** START MATERIAL SUPPLIED **

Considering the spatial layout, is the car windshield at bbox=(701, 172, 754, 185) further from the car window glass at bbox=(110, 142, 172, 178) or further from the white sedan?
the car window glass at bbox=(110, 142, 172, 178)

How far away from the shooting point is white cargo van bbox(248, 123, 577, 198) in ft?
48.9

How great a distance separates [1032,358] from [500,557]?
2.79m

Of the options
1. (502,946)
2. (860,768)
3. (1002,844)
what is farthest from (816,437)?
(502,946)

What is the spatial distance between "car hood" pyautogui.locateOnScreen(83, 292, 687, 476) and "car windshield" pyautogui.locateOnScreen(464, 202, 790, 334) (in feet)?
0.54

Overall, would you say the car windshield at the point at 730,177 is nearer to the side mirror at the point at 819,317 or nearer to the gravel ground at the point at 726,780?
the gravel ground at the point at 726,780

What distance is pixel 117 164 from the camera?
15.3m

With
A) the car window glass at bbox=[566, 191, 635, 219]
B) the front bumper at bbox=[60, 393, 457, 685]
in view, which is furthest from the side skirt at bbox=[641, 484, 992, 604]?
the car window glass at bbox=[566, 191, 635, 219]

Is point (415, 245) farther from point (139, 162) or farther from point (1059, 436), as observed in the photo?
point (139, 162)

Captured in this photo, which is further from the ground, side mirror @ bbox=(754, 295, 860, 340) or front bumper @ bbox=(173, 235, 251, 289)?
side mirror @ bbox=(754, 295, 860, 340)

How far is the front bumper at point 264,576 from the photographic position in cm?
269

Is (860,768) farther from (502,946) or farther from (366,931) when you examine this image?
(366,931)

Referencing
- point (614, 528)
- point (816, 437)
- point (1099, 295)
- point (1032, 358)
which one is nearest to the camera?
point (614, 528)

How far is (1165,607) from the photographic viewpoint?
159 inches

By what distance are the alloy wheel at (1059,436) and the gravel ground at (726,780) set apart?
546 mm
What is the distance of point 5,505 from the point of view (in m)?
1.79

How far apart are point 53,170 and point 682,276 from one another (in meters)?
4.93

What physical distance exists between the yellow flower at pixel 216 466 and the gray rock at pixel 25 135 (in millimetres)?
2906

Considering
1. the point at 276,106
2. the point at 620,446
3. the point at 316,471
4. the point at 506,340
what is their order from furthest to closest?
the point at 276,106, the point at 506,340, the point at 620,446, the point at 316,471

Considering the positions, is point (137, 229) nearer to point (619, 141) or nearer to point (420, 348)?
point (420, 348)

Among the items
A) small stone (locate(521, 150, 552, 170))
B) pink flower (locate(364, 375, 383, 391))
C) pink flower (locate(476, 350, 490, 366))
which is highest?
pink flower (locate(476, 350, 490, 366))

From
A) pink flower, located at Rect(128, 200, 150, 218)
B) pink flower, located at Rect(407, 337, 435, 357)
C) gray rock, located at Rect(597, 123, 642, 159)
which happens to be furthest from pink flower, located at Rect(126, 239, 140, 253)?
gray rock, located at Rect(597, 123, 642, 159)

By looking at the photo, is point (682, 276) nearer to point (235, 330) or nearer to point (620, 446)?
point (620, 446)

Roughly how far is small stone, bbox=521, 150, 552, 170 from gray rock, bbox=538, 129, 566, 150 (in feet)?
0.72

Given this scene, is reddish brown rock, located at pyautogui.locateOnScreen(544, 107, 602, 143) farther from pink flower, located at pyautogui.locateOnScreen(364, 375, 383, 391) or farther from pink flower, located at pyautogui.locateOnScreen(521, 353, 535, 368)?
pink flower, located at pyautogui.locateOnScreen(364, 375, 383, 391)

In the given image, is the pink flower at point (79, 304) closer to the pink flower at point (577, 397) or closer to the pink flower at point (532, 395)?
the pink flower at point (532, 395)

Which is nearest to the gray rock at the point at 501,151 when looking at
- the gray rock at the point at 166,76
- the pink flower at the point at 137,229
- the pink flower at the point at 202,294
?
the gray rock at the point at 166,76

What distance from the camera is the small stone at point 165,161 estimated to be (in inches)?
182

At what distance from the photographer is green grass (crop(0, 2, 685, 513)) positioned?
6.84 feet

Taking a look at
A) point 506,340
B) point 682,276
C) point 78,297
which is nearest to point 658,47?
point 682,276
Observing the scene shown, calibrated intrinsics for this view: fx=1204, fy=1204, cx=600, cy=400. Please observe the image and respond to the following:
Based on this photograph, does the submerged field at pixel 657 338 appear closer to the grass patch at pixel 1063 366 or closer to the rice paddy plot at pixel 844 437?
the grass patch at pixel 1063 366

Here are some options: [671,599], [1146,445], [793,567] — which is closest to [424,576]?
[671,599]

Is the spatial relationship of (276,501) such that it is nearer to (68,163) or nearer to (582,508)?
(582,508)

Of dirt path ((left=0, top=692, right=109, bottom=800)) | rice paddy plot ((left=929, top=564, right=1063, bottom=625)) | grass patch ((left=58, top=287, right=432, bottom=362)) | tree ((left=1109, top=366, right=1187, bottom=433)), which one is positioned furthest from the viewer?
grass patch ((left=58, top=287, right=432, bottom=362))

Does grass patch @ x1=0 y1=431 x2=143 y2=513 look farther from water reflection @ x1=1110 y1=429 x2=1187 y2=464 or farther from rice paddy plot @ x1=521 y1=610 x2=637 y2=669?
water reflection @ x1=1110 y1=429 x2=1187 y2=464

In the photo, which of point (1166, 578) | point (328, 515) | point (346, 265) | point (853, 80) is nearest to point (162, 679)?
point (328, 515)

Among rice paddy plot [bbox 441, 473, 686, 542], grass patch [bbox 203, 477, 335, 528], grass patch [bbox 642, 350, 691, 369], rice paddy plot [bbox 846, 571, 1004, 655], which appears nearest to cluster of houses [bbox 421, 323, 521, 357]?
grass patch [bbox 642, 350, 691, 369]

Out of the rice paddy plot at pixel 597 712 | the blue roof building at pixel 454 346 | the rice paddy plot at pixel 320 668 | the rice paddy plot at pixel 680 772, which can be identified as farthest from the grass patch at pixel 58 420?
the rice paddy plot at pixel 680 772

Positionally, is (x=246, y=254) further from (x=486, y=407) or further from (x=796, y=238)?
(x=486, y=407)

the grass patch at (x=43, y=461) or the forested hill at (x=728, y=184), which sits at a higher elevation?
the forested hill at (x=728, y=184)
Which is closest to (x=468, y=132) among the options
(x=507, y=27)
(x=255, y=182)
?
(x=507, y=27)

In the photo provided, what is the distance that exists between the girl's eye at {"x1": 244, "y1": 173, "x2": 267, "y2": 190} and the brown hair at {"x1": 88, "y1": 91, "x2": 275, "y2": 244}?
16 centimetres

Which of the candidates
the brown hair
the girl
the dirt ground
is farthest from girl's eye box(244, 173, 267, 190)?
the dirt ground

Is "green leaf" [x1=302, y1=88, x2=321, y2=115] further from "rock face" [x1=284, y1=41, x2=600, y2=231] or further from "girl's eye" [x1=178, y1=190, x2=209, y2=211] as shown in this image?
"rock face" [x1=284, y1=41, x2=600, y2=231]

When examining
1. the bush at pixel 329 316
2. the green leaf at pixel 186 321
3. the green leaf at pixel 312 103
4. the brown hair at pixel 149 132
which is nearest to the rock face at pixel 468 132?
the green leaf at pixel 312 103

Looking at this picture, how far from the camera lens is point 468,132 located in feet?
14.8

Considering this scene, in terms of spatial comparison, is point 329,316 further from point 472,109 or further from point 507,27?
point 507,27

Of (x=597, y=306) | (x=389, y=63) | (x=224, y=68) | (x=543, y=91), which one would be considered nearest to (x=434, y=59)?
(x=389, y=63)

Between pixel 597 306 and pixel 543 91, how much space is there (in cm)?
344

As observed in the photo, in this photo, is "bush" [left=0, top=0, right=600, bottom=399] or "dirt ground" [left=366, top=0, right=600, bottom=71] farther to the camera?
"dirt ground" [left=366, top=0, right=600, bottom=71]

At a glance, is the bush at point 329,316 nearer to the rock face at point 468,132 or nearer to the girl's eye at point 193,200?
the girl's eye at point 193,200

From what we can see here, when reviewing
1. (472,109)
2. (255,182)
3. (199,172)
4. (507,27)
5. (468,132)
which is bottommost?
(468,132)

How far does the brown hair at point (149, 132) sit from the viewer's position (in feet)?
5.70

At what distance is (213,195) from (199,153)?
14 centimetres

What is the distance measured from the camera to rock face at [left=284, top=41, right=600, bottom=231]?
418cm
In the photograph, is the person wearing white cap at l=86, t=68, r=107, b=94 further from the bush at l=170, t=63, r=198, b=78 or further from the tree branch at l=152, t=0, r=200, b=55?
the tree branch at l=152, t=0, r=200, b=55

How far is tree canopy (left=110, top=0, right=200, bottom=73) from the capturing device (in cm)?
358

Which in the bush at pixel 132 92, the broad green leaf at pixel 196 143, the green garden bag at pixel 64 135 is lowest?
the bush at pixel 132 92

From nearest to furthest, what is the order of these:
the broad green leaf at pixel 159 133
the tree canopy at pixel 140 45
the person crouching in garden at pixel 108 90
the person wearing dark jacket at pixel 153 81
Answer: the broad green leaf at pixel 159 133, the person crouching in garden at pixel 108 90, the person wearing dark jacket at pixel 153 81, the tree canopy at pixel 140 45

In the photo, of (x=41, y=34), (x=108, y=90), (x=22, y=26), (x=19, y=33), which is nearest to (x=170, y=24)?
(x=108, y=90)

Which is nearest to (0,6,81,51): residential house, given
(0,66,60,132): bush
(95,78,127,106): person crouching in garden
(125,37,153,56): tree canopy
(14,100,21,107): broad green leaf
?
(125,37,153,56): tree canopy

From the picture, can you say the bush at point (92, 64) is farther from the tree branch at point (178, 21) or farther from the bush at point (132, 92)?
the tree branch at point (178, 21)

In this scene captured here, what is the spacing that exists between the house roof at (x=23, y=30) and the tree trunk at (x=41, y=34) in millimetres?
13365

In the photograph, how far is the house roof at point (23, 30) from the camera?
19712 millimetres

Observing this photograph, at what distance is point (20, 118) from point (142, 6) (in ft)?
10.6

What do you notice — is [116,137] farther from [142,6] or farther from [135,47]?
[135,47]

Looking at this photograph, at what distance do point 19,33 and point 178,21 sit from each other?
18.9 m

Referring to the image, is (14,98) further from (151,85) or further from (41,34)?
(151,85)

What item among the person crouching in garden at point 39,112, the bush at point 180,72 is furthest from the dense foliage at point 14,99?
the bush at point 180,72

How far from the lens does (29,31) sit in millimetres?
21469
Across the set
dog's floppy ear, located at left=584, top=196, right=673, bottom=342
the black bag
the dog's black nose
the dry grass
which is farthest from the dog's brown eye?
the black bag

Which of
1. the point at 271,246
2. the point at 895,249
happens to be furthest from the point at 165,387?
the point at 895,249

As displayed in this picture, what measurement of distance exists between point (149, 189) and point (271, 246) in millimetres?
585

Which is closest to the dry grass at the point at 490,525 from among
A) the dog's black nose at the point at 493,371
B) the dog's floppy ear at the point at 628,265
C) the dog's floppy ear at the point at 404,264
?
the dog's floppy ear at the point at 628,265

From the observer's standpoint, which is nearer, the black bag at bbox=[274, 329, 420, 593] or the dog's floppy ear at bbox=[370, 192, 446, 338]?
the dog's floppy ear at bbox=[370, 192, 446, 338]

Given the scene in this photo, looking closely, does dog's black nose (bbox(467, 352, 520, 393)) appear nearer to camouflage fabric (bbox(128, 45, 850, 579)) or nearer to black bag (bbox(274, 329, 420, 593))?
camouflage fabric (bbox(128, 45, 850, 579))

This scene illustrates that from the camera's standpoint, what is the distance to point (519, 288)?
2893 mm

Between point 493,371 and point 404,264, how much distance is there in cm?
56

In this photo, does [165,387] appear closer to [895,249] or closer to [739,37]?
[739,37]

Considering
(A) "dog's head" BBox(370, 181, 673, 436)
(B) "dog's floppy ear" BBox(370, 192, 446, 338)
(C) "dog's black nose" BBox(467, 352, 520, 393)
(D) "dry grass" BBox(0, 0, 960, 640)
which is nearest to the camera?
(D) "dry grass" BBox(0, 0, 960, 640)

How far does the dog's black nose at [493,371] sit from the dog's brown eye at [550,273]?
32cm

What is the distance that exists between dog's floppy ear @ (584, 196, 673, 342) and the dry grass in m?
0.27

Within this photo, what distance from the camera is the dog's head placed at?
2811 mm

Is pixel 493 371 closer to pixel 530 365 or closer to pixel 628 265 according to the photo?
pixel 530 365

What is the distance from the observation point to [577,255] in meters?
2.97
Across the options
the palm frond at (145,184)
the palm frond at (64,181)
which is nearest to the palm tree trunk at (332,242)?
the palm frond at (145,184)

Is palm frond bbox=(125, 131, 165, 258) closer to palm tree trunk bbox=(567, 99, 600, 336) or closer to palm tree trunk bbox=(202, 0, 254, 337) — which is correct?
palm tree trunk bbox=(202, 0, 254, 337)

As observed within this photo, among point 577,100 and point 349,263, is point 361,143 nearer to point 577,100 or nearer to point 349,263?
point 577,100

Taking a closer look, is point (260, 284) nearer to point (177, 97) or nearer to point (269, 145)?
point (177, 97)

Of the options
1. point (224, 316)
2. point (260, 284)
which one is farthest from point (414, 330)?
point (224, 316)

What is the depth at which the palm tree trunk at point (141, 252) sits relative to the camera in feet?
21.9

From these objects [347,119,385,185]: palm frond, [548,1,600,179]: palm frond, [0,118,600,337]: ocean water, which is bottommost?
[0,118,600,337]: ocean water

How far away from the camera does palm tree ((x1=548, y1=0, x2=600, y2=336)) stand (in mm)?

** END MATERIAL SUPPLIED **

**WHAT IS BEING ASKED**
Beginning with the line that contains "How far does the dog's", repeat every line through the end of the records and nothing more.

**TASK OUTPUT**
How far does the dog's black nose at [493,371] sit from the dog's brown eye at [550,273]?
32cm

What is the distance that exists between dog's floppy ear @ (584, 196, 673, 342) and the dry grass in m?
0.27

Within this photo, what distance from the camera is the dog's head placed at?
2811 mm

Is pixel 493 371 closer to pixel 530 365 or closer to pixel 628 265 according to the photo?
pixel 530 365

What is the distance from the observation point to [577,255] in meters?
2.97
Across the options
the palm frond at (145,184)
the palm frond at (64,181)
which is nearest to the palm tree trunk at (332,242)?
the palm frond at (145,184)

Is palm frond bbox=(125, 131, 165, 258) closer to palm tree trunk bbox=(567, 99, 600, 336) or closer to palm tree trunk bbox=(202, 0, 254, 337) — which is correct?
palm tree trunk bbox=(202, 0, 254, 337)

As observed within this photo, among point 577,100 and point 349,263, is point 361,143 nearer to point 577,100 or nearer to point 349,263?
point 577,100

Taking a closer look, is point (260, 284) nearer to point (177, 97) or nearer to point (269, 145)?
point (177, 97)

Of the options
1. point (224, 316)
2. point (260, 284)
which one is farthest from point (414, 330)?
point (224, 316)

What is the depth at which the palm tree trunk at point (141, 252) sits relative to the camera in feet?
21.9

From these objects [347,119,385,185]: palm frond, [548,1,600,179]: palm frond, [0,118,600,337]: ocean water, which is bottommost?
[0,118,600,337]: ocean water

How far away from the camera does palm tree ((x1=548, y1=0, x2=600, y2=336)) stand (in mm)?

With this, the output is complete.